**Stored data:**

##############################

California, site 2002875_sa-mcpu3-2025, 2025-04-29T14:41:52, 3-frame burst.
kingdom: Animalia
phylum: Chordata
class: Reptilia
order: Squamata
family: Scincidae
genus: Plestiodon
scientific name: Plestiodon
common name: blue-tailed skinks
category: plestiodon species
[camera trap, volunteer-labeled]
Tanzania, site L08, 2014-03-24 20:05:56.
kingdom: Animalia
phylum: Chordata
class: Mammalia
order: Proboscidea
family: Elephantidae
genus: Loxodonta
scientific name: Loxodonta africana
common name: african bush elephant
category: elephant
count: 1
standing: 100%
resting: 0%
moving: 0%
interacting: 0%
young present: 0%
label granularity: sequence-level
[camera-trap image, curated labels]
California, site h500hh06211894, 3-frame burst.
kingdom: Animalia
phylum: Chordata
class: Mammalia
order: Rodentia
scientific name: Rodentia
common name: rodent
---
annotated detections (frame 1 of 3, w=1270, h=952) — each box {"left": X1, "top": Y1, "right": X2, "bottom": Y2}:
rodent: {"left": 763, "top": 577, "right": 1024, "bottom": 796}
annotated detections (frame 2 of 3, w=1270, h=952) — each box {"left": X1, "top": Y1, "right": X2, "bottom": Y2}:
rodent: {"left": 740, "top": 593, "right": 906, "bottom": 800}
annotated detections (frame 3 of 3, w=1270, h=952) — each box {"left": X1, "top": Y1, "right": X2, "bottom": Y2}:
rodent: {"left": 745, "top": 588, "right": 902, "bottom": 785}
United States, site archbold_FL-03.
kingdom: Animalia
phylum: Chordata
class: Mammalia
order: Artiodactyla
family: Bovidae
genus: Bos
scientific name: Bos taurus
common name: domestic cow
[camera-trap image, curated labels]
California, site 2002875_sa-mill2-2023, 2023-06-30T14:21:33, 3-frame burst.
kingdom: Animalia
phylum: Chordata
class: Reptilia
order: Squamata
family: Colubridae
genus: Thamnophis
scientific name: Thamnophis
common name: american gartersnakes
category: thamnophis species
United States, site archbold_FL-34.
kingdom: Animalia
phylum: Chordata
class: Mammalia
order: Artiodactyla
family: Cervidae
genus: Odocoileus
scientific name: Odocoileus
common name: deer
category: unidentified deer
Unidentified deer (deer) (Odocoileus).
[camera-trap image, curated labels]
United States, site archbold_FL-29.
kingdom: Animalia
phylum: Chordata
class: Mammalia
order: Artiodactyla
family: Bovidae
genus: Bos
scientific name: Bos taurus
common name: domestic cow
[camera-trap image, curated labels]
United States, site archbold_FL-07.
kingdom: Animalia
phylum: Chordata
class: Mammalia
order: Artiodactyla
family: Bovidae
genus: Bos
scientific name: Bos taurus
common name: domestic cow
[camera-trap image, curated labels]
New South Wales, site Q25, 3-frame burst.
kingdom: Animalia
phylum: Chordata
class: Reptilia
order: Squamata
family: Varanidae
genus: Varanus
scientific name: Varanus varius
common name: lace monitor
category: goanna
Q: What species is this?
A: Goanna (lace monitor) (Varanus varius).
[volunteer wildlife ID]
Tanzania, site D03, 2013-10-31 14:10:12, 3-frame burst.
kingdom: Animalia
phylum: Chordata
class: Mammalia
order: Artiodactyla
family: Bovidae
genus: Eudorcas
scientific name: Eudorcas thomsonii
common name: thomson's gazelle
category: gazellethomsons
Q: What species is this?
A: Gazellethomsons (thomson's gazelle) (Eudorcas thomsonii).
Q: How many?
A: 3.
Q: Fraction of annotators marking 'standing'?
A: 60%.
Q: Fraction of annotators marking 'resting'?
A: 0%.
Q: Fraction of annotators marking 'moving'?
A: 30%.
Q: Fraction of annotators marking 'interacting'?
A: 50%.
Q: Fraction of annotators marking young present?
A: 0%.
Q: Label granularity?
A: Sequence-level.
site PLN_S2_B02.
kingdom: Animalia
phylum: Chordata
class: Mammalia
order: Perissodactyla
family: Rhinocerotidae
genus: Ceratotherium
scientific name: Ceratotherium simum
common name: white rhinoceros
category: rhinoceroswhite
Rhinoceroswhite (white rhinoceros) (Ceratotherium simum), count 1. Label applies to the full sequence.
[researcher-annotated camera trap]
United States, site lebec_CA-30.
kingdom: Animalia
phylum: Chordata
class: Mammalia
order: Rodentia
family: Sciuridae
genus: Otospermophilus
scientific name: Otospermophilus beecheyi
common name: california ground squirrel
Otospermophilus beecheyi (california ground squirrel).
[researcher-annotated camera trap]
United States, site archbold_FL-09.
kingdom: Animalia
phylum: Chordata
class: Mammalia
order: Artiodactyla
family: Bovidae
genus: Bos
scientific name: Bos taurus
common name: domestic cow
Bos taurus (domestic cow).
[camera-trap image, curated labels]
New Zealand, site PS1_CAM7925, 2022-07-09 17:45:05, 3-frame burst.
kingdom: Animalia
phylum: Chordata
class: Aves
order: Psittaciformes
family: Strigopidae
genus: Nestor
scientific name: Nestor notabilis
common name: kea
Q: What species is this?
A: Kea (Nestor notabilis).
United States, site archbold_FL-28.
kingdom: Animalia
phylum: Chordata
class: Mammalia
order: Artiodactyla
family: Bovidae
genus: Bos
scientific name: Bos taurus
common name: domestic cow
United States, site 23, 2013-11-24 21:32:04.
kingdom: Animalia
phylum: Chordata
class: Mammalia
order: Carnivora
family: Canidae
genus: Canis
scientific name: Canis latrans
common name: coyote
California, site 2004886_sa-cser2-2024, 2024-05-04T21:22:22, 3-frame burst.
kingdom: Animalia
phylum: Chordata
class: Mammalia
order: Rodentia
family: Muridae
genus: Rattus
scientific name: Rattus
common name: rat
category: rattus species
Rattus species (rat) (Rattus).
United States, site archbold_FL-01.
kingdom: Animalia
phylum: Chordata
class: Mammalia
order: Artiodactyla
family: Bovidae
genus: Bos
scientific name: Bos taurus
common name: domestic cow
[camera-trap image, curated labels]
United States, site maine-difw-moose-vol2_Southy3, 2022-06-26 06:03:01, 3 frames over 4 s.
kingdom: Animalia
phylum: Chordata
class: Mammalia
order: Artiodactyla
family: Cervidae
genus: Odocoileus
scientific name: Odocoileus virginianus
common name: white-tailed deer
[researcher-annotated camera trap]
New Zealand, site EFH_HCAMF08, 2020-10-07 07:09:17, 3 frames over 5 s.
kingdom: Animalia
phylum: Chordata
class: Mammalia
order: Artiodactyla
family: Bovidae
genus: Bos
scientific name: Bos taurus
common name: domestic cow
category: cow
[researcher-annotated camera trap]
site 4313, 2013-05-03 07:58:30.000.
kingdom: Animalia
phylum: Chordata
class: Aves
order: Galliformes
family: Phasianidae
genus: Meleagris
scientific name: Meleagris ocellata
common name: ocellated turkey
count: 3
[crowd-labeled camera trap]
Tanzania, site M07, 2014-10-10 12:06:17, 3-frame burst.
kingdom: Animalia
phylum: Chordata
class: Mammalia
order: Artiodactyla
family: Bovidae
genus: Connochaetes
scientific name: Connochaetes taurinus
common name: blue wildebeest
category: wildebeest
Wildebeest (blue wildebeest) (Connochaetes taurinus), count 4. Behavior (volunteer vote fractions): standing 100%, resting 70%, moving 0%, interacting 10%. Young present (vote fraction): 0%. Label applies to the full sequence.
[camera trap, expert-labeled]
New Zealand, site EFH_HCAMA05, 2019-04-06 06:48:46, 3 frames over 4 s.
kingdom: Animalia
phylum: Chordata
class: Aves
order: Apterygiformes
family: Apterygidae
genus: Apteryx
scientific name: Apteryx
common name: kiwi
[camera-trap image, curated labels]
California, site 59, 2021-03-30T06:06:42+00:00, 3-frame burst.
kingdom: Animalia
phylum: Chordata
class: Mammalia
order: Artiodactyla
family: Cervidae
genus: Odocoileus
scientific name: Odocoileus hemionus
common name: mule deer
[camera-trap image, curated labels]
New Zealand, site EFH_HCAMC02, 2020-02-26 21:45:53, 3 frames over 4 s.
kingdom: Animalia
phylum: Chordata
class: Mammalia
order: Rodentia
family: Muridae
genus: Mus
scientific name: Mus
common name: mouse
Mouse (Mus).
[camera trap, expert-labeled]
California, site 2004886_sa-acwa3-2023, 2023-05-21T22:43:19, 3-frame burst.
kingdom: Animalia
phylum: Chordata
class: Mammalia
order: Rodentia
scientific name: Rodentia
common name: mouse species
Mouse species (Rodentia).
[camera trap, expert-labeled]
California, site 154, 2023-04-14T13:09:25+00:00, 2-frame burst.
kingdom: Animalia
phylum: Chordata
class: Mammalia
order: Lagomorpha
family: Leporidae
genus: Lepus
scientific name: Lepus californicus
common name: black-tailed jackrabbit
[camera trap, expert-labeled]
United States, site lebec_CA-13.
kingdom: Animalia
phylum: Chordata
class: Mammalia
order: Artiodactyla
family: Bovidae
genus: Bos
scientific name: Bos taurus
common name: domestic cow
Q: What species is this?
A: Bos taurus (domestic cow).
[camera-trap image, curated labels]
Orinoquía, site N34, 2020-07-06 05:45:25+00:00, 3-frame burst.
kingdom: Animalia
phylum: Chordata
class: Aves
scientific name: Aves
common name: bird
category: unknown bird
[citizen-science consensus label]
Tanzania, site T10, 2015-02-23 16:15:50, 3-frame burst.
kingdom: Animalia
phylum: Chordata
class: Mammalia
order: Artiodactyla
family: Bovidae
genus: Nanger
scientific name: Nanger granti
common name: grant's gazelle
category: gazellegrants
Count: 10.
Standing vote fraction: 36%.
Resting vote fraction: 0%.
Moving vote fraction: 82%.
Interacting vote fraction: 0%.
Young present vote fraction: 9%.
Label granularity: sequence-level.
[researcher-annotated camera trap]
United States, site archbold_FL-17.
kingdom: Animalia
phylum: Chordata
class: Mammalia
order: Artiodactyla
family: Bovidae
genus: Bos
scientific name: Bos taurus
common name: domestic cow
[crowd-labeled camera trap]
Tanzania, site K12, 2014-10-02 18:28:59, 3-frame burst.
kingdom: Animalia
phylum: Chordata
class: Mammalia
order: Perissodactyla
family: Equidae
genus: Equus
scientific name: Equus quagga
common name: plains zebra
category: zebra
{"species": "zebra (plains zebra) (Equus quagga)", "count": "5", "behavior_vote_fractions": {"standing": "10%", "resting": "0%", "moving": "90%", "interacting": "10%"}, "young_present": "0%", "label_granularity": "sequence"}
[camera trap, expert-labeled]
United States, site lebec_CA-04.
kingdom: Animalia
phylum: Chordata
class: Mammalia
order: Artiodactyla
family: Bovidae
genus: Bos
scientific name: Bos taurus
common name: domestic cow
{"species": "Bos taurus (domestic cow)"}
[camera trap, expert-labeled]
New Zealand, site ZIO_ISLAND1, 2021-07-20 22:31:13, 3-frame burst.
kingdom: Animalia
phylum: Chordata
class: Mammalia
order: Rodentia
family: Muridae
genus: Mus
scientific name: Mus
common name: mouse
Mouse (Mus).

##############################

**Work order:** One stretch of the lines above is wanted, from the line that contains "Q: Fraction of annotators marking 'resting'?" through the line that contains "common name: coyote". Output it exactly.

**Task result:**
Q: Fraction of annotators marking 'resting'?
A: 0%.
Q: Fraction of annotators marking 'moving'?
A: 30%.
Q: Fraction of annotators marking 'interacting'?
A: 50%.
Q: Fraction of annotators marking young present?
A: 0%.
Q: Label granularity?
A: Sequence-level.
site PLN_S2_B02.
kingdom: Animalia
phylum: Chordata
class: Mammalia
order: Perissodactyla
family: Rhinocerotidae
genus: Ceratotherium
scientific name: Ceratotherium simum
common name: white rhinoceros
category: rhinoceroswhite
Rhinoceroswhite (white rhinoceros) (Ceratotherium simum), count 1. Label applies to the full sequence.
[researcher-annotated camera trap]
United States, site lebec_CA-30.
kingdom: Animalia
phylum: Chordata
class: Mammalia
order: Rodentia
family: Sciuridae
genus: Otospermophilus
scientific name: Otospermophilus beecheyi
common name: california ground squirrel
Otospermophilus beecheyi (california ground squirrel).
[researcher-annotated camera trap]
United States, site archbold_FL-09.
kingdom: Animalia
phylum: Chordata
class: Mammalia
order: Artiodactyla
family: Bovidae
genus: Bos
scientific name: Bos taurus
common name: domestic cow
Bos taurus (domestic cow).
[camera-trap image, curated labels]
New Zealand, site PS1_CAM7925, 2022-07-09 17:45:05, 3-frame burst.
kingdom: Animalia
phylum: Chordata
class: Aves
order: Psittaciformes
family: Strigopidae
genus: Nestor
scientific name: Nestor notabilis
common name: kea
Q: What species is this?
A: Kea (Nestor notabilis).
United States, site archbold_FL-28.
kingdom: Animalia
phylum: Chordata
class: Mammalia
order: Artiodactyla
family: Bovidae
genus: Bos
scientific name: Bos taurus
common name: domestic cow
United States, site 23, 2013-11-24 21:32:04.
kingdom: Animalia
phylum: Chordata
class: Mammalia
order: Carnivora
family: Canidae
genus: Canis
scientific name: Canis latrans
common name: coyote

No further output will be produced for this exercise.